Spring 2005 Report
Student Success and Retention Committee
Student Retention Plan
- Create an institutional culture where student persistence and success becomes the overreaching goal of all academic and support units.
- Invest in the building and maintaining of a student-tracking database directed at organizing--and making easily accessible--information related to student persistence and success. IRO will utilize this database to track retention statistics of various student groups (resident, non-resident, first-year, transfers, various majors, grant program participants, etc.) and report results to campus constituents. Include year-to-year persistence/graduation rates in the major as a parameter for self-study in program review.
- Track course completion rates (completion with at least a C average) and seek to increase them through prerequisites, modifications in pedagogy, peer mentoring, instructor assignment, etc.

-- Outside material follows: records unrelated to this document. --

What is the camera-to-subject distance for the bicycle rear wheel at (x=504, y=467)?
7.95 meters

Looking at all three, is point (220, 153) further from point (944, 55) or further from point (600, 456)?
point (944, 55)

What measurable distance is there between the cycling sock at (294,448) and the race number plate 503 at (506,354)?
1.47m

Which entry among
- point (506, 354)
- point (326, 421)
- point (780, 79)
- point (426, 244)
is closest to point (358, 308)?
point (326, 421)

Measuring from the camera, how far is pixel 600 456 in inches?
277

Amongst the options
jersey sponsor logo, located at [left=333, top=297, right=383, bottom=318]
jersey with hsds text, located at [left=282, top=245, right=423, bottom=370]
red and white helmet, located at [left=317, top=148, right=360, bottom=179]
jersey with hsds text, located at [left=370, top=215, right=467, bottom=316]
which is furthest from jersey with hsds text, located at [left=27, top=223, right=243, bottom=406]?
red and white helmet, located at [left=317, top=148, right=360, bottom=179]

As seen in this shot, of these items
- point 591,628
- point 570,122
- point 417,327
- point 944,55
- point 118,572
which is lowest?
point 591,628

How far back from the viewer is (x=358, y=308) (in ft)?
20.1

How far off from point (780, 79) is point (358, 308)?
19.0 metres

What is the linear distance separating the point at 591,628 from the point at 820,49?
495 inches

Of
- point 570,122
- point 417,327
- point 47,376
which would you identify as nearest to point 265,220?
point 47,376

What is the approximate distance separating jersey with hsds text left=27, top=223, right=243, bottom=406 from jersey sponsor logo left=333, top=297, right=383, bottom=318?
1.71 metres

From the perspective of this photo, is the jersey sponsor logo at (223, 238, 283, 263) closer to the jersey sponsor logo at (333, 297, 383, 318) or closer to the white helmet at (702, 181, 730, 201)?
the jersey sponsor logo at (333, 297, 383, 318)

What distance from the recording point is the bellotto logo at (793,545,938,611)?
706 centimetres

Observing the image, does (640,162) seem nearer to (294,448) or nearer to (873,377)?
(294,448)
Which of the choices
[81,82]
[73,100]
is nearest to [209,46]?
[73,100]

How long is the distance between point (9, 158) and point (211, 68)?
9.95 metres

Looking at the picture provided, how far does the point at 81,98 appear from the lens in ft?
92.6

Include course-completion rates as a parameter for self-study in program review.
- Have the director of advising attend administrative academic council meetings to help make academic advising a central concern of all academic colleges and departments.
- Increase opportunities for students to establish connections with one another, staff and faculty of UH Hilo and the surrounding Big Island community.
- Shift focus of new student orientation or expand it into the first part of the semester to promote new-student connection with students, faculty and staff. Incorporate a “merging cultures” theme. Related programming to introduce “local” students to the cultures of our visiting students as well as orient visiting students to “local” culture.
- Create de-facto cohorts: redesign selected sections of introductory courses of the various disciplines and/or general education components of a “first-year curriculum” to include instruction in academic success skills. Reserve these sections for freshmen. Designate university 101 as a required course for all undeclared students and redesign it to include the merging cultures theme and learning outcomes directed toward the persistence and success of first-year students. Create a first-year programs office under the purview of Academic Affairs and hire a curriculum and teaching specialist as program director to work with other faculty and staff to enhance the first year experience (and help advise first-year students).
- Increase opportunities for students to gather together on and off campus for organized or unorganized interaction with one another and with faculty and staff. Hire additional staff person to organize and coordinate student activities.
- Increase student involvement in co-curricular activities, service learning and undergraduate research.
- Ensure that our students acquire the academic skills and attitudes they need to succeed in their disciplines and persist to graduation.
- Design freshmen sections in the majors or in the general education components of a first-year curriculum that help students increase academic survival skills.
- Use a peer-mentoring model in gate-keeping courses.
- Adequate tutoring resources and academic sections to provide accepted students the reading, math and English skills they need to persist and succeed in their chosen fields.
- Require university 101 course for undeclared majors.
- Provide enhanced resources to assist students with the process of deciding on an academic major and career goal.
- Upgrade current advising position to a permanent position.
- Hire additional advisors and/or career counselors that would share advising responsibilities at peak times.
- Implement advising model that would 1. increase percentage of students who seek and receive academic advising each semester, 2. provide “better” academic advising (per indicators in the spring retention survey), 3. contribute to increased student persistence and success.
- Identify students at high risk of attrition and provide interventions designed to help them persist: during the first five weeks of attendance and periodically throughout the first year.
- Upon administration of the incoming student survey, utilize predictive models developed by Lynne Stamoulis to identify at-risk students.
- Assign responsibility for early interventions (to decrease the possibility those students will leave) to academic and student services personnel.
- Utilize enrollment planning and carefully-orchestrated marketing and recruitment strategies to recruit students most likely to persist to degree at UH Hilo. Coordinate enrollment and academic planning—and resource allocation-- to achieve the mission of UH Hilo and fulfill the current strategic plan of the university.